In the Thursday, May 7th issue of The Boston Globe in a combined review titled “Worlds of wonder in ‘The Louvre’ and ‘The Museum of Whales You Will Never See,'” novelist and former Seattle Times book critic Michael Upchurch reviewed the book alongside A. Kendra Greene’s The Museum of Whales You Will Never See: And Other Excursions to Iceland’s Most Unusual Museums, writing :
Gardner’s book will be an eye-opener to some readers (I’m one of them) who take the Louvre for granted as a semi-eternal and unchanging part of Paris’s cultural furniture. Just the fact that it first opened its doors as a public art museum smack in the middle of the French Revolution’s Reign of Terror may be news to you. But the surprises don’t stop there. ...In recounting this history, Gardner makes every phase and transformation vivid. He reminds us that as recently as the early 19th century, you could step out of the Grande Galerie and find yourself “standing on a steep and irregular sandy beach” that descended to the waters of the Seine. Gardner’s minutiae on architectural detail can be dense going at times, but the human stories and accounts of art acquisitions he digs up are fascinating. Many of the museum’s most cherished holdings by French artists, he notes, were painted in the Louvre itself when portions of the building were home to artists’ studios. ...Gardner helps readers keep France’s tangled royal and republican lines of succession clear by always contextualizing key figures as needed, and his daunting cultural erudition is equally user-friendly. His writing is shrewd and witty, and even catty when it comes to architectural “improvements” that draw his displeasure. Anyone curious about how the Louvre evolved into its present configuration will find this diligent book richly informative.
The Louvre: The Many Lives of the World’s Most Famous Museum by James Gardner is published by Atlantic Monthly Press in North America and Atlantic Books in the UK.
James Gardner is an American art critic and literary critic based in New York and Buenos Aires.
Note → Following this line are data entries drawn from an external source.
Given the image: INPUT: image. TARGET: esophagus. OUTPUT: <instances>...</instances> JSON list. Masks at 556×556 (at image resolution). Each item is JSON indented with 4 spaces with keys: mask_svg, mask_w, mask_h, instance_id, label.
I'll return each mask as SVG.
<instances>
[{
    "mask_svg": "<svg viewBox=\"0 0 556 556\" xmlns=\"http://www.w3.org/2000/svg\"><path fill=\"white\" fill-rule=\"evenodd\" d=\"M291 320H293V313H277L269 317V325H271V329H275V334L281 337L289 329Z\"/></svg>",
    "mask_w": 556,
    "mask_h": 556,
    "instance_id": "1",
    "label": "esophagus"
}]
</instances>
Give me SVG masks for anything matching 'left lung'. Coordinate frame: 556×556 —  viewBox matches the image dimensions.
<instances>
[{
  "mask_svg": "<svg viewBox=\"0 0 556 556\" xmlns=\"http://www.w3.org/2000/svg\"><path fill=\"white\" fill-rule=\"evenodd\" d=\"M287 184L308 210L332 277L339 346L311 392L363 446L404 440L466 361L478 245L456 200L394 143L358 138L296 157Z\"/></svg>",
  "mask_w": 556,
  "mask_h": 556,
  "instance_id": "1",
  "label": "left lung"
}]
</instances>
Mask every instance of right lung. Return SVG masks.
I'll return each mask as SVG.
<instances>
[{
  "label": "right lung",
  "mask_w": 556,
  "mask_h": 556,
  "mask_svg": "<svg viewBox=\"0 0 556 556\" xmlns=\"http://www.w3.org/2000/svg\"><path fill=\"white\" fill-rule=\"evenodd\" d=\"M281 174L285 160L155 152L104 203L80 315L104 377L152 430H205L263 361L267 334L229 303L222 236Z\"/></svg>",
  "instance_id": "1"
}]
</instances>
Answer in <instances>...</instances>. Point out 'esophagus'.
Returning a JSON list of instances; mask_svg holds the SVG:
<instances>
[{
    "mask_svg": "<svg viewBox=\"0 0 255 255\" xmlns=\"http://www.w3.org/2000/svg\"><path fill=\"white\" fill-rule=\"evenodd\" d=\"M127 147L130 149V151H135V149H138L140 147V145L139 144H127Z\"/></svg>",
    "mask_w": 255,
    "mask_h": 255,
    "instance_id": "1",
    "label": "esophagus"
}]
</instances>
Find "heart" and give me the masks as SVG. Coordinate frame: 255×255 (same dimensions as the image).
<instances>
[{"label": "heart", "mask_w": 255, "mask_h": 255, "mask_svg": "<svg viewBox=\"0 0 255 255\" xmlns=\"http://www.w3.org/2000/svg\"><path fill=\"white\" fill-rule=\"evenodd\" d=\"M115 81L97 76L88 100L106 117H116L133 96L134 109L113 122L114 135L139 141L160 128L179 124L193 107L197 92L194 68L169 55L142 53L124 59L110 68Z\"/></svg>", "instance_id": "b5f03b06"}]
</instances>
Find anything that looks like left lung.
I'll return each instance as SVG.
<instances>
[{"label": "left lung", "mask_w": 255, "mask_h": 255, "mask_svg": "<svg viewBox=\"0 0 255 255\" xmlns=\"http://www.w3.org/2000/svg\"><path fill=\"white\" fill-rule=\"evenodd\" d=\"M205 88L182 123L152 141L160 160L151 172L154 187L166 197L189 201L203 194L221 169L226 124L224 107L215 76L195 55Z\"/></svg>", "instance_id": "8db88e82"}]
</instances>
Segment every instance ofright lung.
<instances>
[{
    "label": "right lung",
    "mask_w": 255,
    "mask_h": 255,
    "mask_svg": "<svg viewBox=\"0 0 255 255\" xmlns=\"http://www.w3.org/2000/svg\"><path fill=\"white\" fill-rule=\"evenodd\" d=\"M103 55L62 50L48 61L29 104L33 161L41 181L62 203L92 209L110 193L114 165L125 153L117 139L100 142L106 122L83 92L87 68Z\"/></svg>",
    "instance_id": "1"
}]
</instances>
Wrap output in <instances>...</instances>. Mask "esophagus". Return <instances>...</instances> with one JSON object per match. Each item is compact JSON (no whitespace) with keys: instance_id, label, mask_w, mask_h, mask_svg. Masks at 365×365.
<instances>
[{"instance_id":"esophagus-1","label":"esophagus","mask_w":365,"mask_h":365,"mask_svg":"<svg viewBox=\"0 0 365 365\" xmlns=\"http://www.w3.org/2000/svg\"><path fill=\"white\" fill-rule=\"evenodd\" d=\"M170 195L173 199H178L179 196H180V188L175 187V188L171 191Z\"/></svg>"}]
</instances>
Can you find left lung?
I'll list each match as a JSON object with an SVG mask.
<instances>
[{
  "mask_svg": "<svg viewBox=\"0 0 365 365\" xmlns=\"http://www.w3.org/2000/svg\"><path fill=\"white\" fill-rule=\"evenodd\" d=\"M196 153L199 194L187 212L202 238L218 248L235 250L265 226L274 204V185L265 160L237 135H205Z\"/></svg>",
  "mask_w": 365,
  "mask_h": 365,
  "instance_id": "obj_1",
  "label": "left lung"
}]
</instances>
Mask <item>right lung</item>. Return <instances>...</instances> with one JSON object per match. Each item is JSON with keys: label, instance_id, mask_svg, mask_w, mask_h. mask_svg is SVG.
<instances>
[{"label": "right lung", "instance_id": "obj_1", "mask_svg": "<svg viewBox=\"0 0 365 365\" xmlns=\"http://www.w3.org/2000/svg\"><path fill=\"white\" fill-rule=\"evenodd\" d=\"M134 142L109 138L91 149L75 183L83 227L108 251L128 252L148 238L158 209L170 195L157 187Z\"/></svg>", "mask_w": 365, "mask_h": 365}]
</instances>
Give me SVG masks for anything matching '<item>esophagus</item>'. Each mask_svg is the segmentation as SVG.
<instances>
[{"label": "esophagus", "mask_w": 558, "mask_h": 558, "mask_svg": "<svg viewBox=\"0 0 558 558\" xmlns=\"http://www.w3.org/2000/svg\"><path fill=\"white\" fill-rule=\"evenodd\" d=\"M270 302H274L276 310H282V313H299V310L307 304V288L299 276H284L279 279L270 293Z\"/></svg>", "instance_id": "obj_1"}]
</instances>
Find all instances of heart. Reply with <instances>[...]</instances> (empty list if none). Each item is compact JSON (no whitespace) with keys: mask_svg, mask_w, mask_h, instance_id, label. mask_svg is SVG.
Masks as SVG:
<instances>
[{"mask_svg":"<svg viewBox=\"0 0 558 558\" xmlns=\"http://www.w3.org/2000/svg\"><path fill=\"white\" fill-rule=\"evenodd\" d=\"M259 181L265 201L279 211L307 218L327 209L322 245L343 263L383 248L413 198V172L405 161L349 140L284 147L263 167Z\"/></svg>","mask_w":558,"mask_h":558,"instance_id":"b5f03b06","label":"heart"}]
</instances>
He is the author of six books, including Buenos Aires: The Biography of a City. His writings have appeared in the New York Times, the Wall Street Journal, the New Republic, and the British Spectator. He was the art critic at the New York Post and wrote architecture criticism for the New York Observer, before serving as the architecture critic at the New York Sun. He is now a contributing editor at The Magazine Antiques.